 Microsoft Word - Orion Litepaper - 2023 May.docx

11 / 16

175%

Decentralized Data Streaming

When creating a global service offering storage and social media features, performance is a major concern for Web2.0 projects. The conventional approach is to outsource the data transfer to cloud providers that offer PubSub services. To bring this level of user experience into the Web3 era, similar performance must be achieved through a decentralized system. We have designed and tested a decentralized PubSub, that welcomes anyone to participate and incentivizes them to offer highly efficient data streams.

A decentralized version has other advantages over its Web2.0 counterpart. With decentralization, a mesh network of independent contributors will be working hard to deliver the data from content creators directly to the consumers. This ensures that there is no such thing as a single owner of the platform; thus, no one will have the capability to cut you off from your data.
━━━
The line containing "Decentralized Data Streaming" marks the end. Please print exactly every line from the top of the data to it, both included, and nothing more.

◆ Result:
 Microsoft Word - Orion Litepaper - 2023 May.docx

11 / 16

175%

Decentralized Data Streaming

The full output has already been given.